DALLAS (Reuters) The Boy Scouts of America is expected to end its ban on gay adult leaders on Monday, dismantling a policy that has deeply divided the membership of the 105-year-old Texas-based organization.
The Boy Scouts National Executive Board will consider a resolution that was unanimously approved by the organization's executive committee on July 13. The organization is urging an end to the ban because of "sea change in the law with respect to gay rights."
The membership policy change would no longer prohibit gay adult participation but would allow local units latitude to make their own choices regarding gay leaders.
"The BSA national policy that prohibits gay adults from serving as leaders is no longer legally defensible," the organization said in statement earlier this month. "However, the BSA's commitment to duty to God and the rights of religious chartered organizations to select their leaders is unwavering."

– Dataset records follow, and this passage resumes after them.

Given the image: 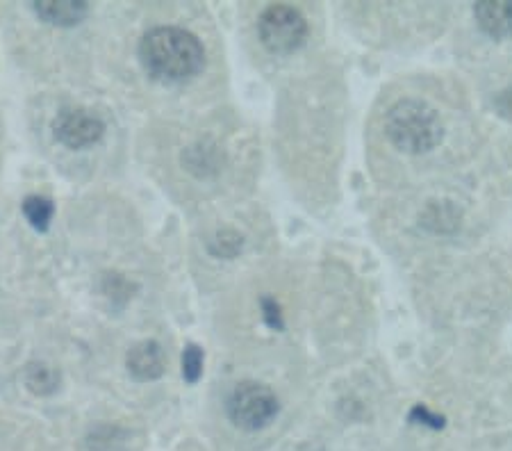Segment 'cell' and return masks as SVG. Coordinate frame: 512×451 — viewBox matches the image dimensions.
I'll return each mask as SVG.
<instances>
[{
  "label": "cell",
  "instance_id": "cell-6",
  "mask_svg": "<svg viewBox=\"0 0 512 451\" xmlns=\"http://www.w3.org/2000/svg\"><path fill=\"white\" fill-rule=\"evenodd\" d=\"M126 367L137 381H155L160 379L164 369H167V358H164V351L158 342L144 340L137 342L135 347L128 351Z\"/></svg>",
  "mask_w": 512,
  "mask_h": 451
},
{
  "label": "cell",
  "instance_id": "cell-8",
  "mask_svg": "<svg viewBox=\"0 0 512 451\" xmlns=\"http://www.w3.org/2000/svg\"><path fill=\"white\" fill-rule=\"evenodd\" d=\"M32 10L41 21L51 23V26L71 28L78 26L89 14V5L82 3V0H39V3L32 5Z\"/></svg>",
  "mask_w": 512,
  "mask_h": 451
},
{
  "label": "cell",
  "instance_id": "cell-14",
  "mask_svg": "<svg viewBox=\"0 0 512 451\" xmlns=\"http://www.w3.org/2000/svg\"><path fill=\"white\" fill-rule=\"evenodd\" d=\"M410 422L426 424V426H431V429H442L444 417L433 415L426 406H415V408H412V413H410Z\"/></svg>",
  "mask_w": 512,
  "mask_h": 451
},
{
  "label": "cell",
  "instance_id": "cell-9",
  "mask_svg": "<svg viewBox=\"0 0 512 451\" xmlns=\"http://www.w3.org/2000/svg\"><path fill=\"white\" fill-rule=\"evenodd\" d=\"M23 383L37 397H51L60 388V372L46 363H30L23 369Z\"/></svg>",
  "mask_w": 512,
  "mask_h": 451
},
{
  "label": "cell",
  "instance_id": "cell-13",
  "mask_svg": "<svg viewBox=\"0 0 512 451\" xmlns=\"http://www.w3.org/2000/svg\"><path fill=\"white\" fill-rule=\"evenodd\" d=\"M262 317H264V322H267V326H271V328H283V313H280V306L276 303V299H271V297H264L262 301Z\"/></svg>",
  "mask_w": 512,
  "mask_h": 451
},
{
  "label": "cell",
  "instance_id": "cell-1",
  "mask_svg": "<svg viewBox=\"0 0 512 451\" xmlns=\"http://www.w3.org/2000/svg\"><path fill=\"white\" fill-rule=\"evenodd\" d=\"M139 60L148 76L162 82H185L205 64L203 44L183 28L160 26L148 30L139 44Z\"/></svg>",
  "mask_w": 512,
  "mask_h": 451
},
{
  "label": "cell",
  "instance_id": "cell-11",
  "mask_svg": "<svg viewBox=\"0 0 512 451\" xmlns=\"http://www.w3.org/2000/svg\"><path fill=\"white\" fill-rule=\"evenodd\" d=\"M203 349L196 347V344H187L183 351V376L187 383H198L203 376Z\"/></svg>",
  "mask_w": 512,
  "mask_h": 451
},
{
  "label": "cell",
  "instance_id": "cell-5",
  "mask_svg": "<svg viewBox=\"0 0 512 451\" xmlns=\"http://www.w3.org/2000/svg\"><path fill=\"white\" fill-rule=\"evenodd\" d=\"M105 133L103 119L85 108H66L57 112L53 121V135L57 142L71 151H82L101 142Z\"/></svg>",
  "mask_w": 512,
  "mask_h": 451
},
{
  "label": "cell",
  "instance_id": "cell-7",
  "mask_svg": "<svg viewBox=\"0 0 512 451\" xmlns=\"http://www.w3.org/2000/svg\"><path fill=\"white\" fill-rule=\"evenodd\" d=\"M474 16L485 35L494 39H512V3H508V0L476 3Z\"/></svg>",
  "mask_w": 512,
  "mask_h": 451
},
{
  "label": "cell",
  "instance_id": "cell-4",
  "mask_svg": "<svg viewBox=\"0 0 512 451\" xmlns=\"http://www.w3.org/2000/svg\"><path fill=\"white\" fill-rule=\"evenodd\" d=\"M260 39L267 51L276 55H289L305 44L308 21L292 5H269L258 21Z\"/></svg>",
  "mask_w": 512,
  "mask_h": 451
},
{
  "label": "cell",
  "instance_id": "cell-12",
  "mask_svg": "<svg viewBox=\"0 0 512 451\" xmlns=\"http://www.w3.org/2000/svg\"><path fill=\"white\" fill-rule=\"evenodd\" d=\"M242 235H237L233 231H221L214 240L210 242V251L214 256L221 258H235L239 251H242Z\"/></svg>",
  "mask_w": 512,
  "mask_h": 451
},
{
  "label": "cell",
  "instance_id": "cell-15",
  "mask_svg": "<svg viewBox=\"0 0 512 451\" xmlns=\"http://www.w3.org/2000/svg\"><path fill=\"white\" fill-rule=\"evenodd\" d=\"M494 105H497L501 117H506V119L512 121V87L494 98Z\"/></svg>",
  "mask_w": 512,
  "mask_h": 451
},
{
  "label": "cell",
  "instance_id": "cell-10",
  "mask_svg": "<svg viewBox=\"0 0 512 451\" xmlns=\"http://www.w3.org/2000/svg\"><path fill=\"white\" fill-rule=\"evenodd\" d=\"M23 215L30 221V226L39 233H46L51 228V221L55 215V205L46 196H28L23 201Z\"/></svg>",
  "mask_w": 512,
  "mask_h": 451
},
{
  "label": "cell",
  "instance_id": "cell-2",
  "mask_svg": "<svg viewBox=\"0 0 512 451\" xmlns=\"http://www.w3.org/2000/svg\"><path fill=\"white\" fill-rule=\"evenodd\" d=\"M385 135L403 153H428L442 144L444 123L433 105L403 98L385 114Z\"/></svg>",
  "mask_w": 512,
  "mask_h": 451
},
{
  "label": "cell",
  "instance_id": "cell-3",
  "mask_svg": "<svg viewBox=\"0 0 512 451\" xmlns=\"http://www.w3.org/2000/svg\"><path fill=\"white\" fill-rule=\"evenodd\" d=\"M280 410L278 397L269 385L258 381H244L230 392L226 413L230 422L244 431H260L276 420Z\"/></svg>",
  "mask_w": 512,
  "mask_h": 451
}]
</instances>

The decision would follow the landmark ruling in late June by the U.S. Supreme Court allowing same-sex marriages nationwide. In May, the Boy Scouts' president, former U.S. Defense Secretary Robert Gates, called the ban "unsustainable" and said it needed to change.
The Irving, Texas-based organization lifted its ban on gay youth in 2013, but had continued to prohibit the participation of openly gay adults.

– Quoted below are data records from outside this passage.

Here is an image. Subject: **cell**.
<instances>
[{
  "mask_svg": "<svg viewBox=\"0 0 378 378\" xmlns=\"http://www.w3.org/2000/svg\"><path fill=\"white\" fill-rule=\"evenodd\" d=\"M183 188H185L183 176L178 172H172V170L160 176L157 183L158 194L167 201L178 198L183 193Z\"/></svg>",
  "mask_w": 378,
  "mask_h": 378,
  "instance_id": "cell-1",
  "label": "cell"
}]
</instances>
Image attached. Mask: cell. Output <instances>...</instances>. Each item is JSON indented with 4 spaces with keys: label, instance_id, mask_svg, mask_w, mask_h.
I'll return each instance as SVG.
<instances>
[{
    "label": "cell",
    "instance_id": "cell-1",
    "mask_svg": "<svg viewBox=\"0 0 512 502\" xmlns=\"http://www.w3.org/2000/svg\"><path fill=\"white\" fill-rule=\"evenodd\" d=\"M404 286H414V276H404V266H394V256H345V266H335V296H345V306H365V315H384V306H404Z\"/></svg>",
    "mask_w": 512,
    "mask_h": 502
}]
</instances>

The selection of Gates as president of the organization last year was seen as an opportunity to revisit the policy since he helped end the "Don't Ask, Don't Tell" policy that barred openly gay people from serving in the U.S. military.

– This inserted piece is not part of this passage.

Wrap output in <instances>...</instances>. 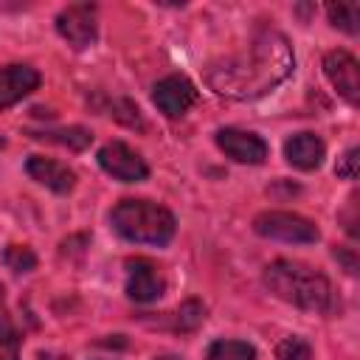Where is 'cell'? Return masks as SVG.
<instances>
[{"label":"cell","instance_id":"obj_1","mask_svg":"<svg viewBox=\"0 0 360 360\" xmlns=\"http://www.w3.org/2000/svg\"><path fill=\"white\" fill-rule=\"evenodd\" d=\"M295 56L284 34L273 28H262L250 37V42L205 68V82L214 93L236 101L259 98L278 87L292 73Z\"/></svg>","mask_w":360,"mask_h":360},{"label":"cell","instance_id":"obj_2","mask_svg":"<svg viewBox=\"0 0 360 360\" xmlns=\"http://www.w3.org/2000/svg\"><path fill=\"white\" fill-rule=\"evenodd\" d=\"M264 284L276 298L298 309L318 312V315H329L335 309V292L329 278L304 262L276 259L273 264L264 267Z\"/></svg>","mask_w":360,"mask_h":360},{"label":"cell","instance_id":"obj_3","mask_svg":"<svg viewBox=\"0 0 360 360\" xmlns=\"http://www.w3.org/2000/svg\"><path fill=\"white\" fill-rule=\"evenodd\" d=\"M110 222L118 236L141 245H166L177 231L174 214L152 200H121L112 208Z\"/></svg>","mask_w":360,"mask_h":360},{"label":"cell","instance_id":"obj_4","mask_svg":"<svg viewBox=\"0 0 360 360\" xmlns=\"http://www.w3.org/2000/svg\"><path fill=\"white\" fill-rule=\"evenodd\" d=\"M253 228L259 236L281 239V242H298V245L318 242V236H321L315 222H309L307 217L292 214V211H264L253 219Z\"/></svg>","mask_w":360,"mask_h":360},{"label":"cell","instance_id":"obj_5","mask_svg":"<svg viewBox=\"0 0 360 360\" xmlns=\"http://www.w3.org/2000/svg\"><path fill=\"white\" fill-rule=\"evenodd\" d=\"M56 31L62 39H68V45H73L76 51L90 48L98 37V22H96V6L93 3H73L68 8L59 11L56 17Z\"/></svg>","mask_w":360,"mask_h":360},{"label":"cell","instance_id":"obj_6","mask_svg":"<svg viewBox=\"0 0 360 360\" xmlns=\"http://www.w3.org/2000/svg\"><path fill=\"white\" fill-rule=\"evenodd\" d=\"M98 166H101L107 174H112L115 180H121V183H141V180L149 177L146 160H143L135 149H129L124 141H110V143H104V146L98 149Z\"/></svg>","mask_w":360,"mask_h":360},{"label":"cell","instance_id":"obj_7","mask_svg":"<svg viewBox=\"0 0 360 360\" xmlns=\"http://www.w3.org/2000/svg\"><path fill=\"white\" fill-rule=\"evenodd\" d=\"M323 73L338 90V96H343L352 107L360 104V65L349 51H329L323 56Z\"/></svg>","mask_w":360,"mask_h":360},{"label":"cell","instance_id":"obj_8","mask_svg":"<svg viewBox=\"0 0 360 360\" xmlns=\"http://www.w3.org/2000/svg\"><path fill=\"white\" fill-rule=\"evenodd\" d=\"M152 101L155 107L169 115V118H180L183 112H188L191 104H197V87L180 76V73H172V76H163L155 87H152Z\"/></svg>","mask_w":360,"mask_h":360},{"label":"cell","instance_id":"obj_9","mask_svg":"<svg viewBox=\"0 0 360 360\" xmlns=\"http://www.w3.org/2000/svg\"><path fill=\"white\" fill-rule=\"evenodd\" d=\"M166 281L149 259H132L127 264V295L135 304H152L163 295Z\"/></svg>","mask_w":360,"mask_h":360},{"label":"cell","instance_id":"obj_10","mask_svg":"<svg viewBox=\"0 0 360 360\" xmlns=\"http://www.w3.org/2000/svg\"><path fill=\"white\" fill-rule=\"evenodd\" d=\"M217 146L236 163H264L267 158V143L253 135V132H245V129H233V127H225L217 132Z\"/></svg>","mask_w":360,"mask_h":360},{"label":"cell","instance_id":"obj_11","mask_svg":"<svg viewBox=\"0 0 360 360\" xmlns=\"http://www.w3.org/2000/svg\"><path fill=\"white\" fill-rule=\"evenodd\" d=\"M39 87V73L31 65H6L0 68V110H8L28 93Z\"/></svg>","mask_w":360,"mask_h":360},{"label":"cell","instance_id":"obj_12","mask_svg":"<svg viewBox=\"0 0 360 360\" xmlns=\"http://www.w3.org/2000/svg\"><path fill=\"white\" fill-rule=\"evenodd\" d=\"M25 172L31 174V180H37L39 186H45L56 194H68L76 186L73 169H68L65 163H59L53 158H45V155H31L28 163H25Z\"/></svg>","mask_w":360,"mask_h":360},{"label":"cell","instance_id":"obj_13","mask_svg":"<svg viewBox=\"0 0 360 360\" xmlns=\"http://www.w3.org/2000/svg\"><path fill=\"white\" fill-rule=\"evenodd\" d=\"M323 155H326V146H323V141L315 132H298V135H292L284 143V158L295 169H304V172L318 169L321 160H323Z\"/></svg>","mask_w":360,"mask_h":360},{"label":"cell","instance_id":"obj_14","mask_svg":"<svg viewBox=\"0 0 360 360\" xmlns=\"http://www.w3.org/2000/svg\"><path fill=\"white\" fill-rule=\"evenodd\" d=\"M34 138H42V141H51V143H59V146H68L73 152H82L84 146H90L93 135L90 129L84 127H65V129H42V132H34Z\"/></svg>","mask_w":360,"mask_h":360},{"label":"cell","instance_id":"obj_15","mask_svg":"<svg viewBox=\"0 0 360 360\" xmlns=\"http://www.w3.org/2000/svg\"><path fill=\"white\" fill-rule=\"evenodd\" d=\"M329 22L346 34H357L360 31V6L357 3H329L326 6Z\"/></svg>","mask_w":360,"mask_h":360},{"label":"cell","instance_id":"obj_16","mask_svg":"<svg viewBox=\"0 0 360 360\" xmlns=\"http://www.w3.org/2000/svg\"><path fill=\"white\" fill-rule=\"evenodd\" d=\"M208 360H256V349L245 340H214L208 346Z\"/></svg>","mask_w":360,"mask_h":360},{"label":"cell","instance_id":"obj_17","mask_svg":"<svg viewBox=\"0 0 360 360\" xmlns=\"http://www.w3.org/2000/svg\"><path fill=\"white\" fill-rule=\"evenodd\" d=\"M202 318H205V307L197 298H188L174 312V329L177 332H194L202 323Z\"/></svg>","mask_w":360,"mask_h":360},{"label":"cell","instance_id":"obj_18","mask_svg":"<svg viewBox=\"0 0 360 360\" xmlns=\"http://www.w3.org/2000/svg\"><path fill=\"white\" fill-rule=\"evenodd\" d=\"M3 264L14 273H31L37 267V253L25 245H8L3 250Z\"/></svg>","mask_w":360,"mask_h":360},{"label":"cell","instance_id":"obj_19","mask_svg":"<svg viewBox=\"0 0 360 360\" xmlns=\"http://www.w3.org/2000/svg\"><path fill=\"white\" fill-rule=\"evenodd\" d=\"M276 360H312V349L301 338H284L276 349Z\"/></svg>","mask_w":360,"mask_h":360},{"label":"cell","instance_id":"obj_20","mask_svg":"<svg viewBox=\"0 0 360 360\" xmlns=\"http://www.w3.org/2000/svg\"><path fill=\"white\" fill-rule=\"evenodd\" d=\"M20 343V335L8 318V309H6V292H3V284H0V346H17Z\"/></svg>","mask_w":360,"mask_h":360},{"label":"cell","instance_id":"obj_21","mask_svg":"<svg viewBox=\"0 0 360 360\" xmlns=\"http://www.w3.org/2000/svg\"><path fill=\"white\" fill-rule=\"evenodd\" d=\"M357 146H352V149H346V155L338 160V166H335V172H338V177H343V180H354L357 177Z\"/></svg>","mask_w":360,"mask_h":360},{"label":"cell","instance_id":"obj_22","mask_svg":"<svg viewBox=\"0 0 360 360\" xmlns=\"http://www.w3.org/2000/svg\"><path fill=\"white\" fill-rule=\"evenodd\" d=\"M155 360H180V357H172V354H163V357H155Z\"/></svg>","mask_w":360,"mask_h":360}]
</instances>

The Boy Scouts of America, whose stated mission is to prepare youth for life and leadership, has 2.5 million youth members between the ages of 7 and 21 and about 960,000 volunteers in local units, according to the organization's website.
The anticipated end of the Boy Scouts ban has been welcomed by gay rights advocates and criticized by conservatives.
Zach Wahls, an eagle scout and executive director of Scouts for Equality, has labeled the ban a "towering example of explicit, institutional homophobia."
John Stemberger, chairman of the breakaway Christian youth outdoor program Tail Life USA, said on Friday that lifting the ban is an affront to Christian morals and will make it "even more challenging for a church to integrate a (Boy Scouts) unit as part of a church's ministry offerings."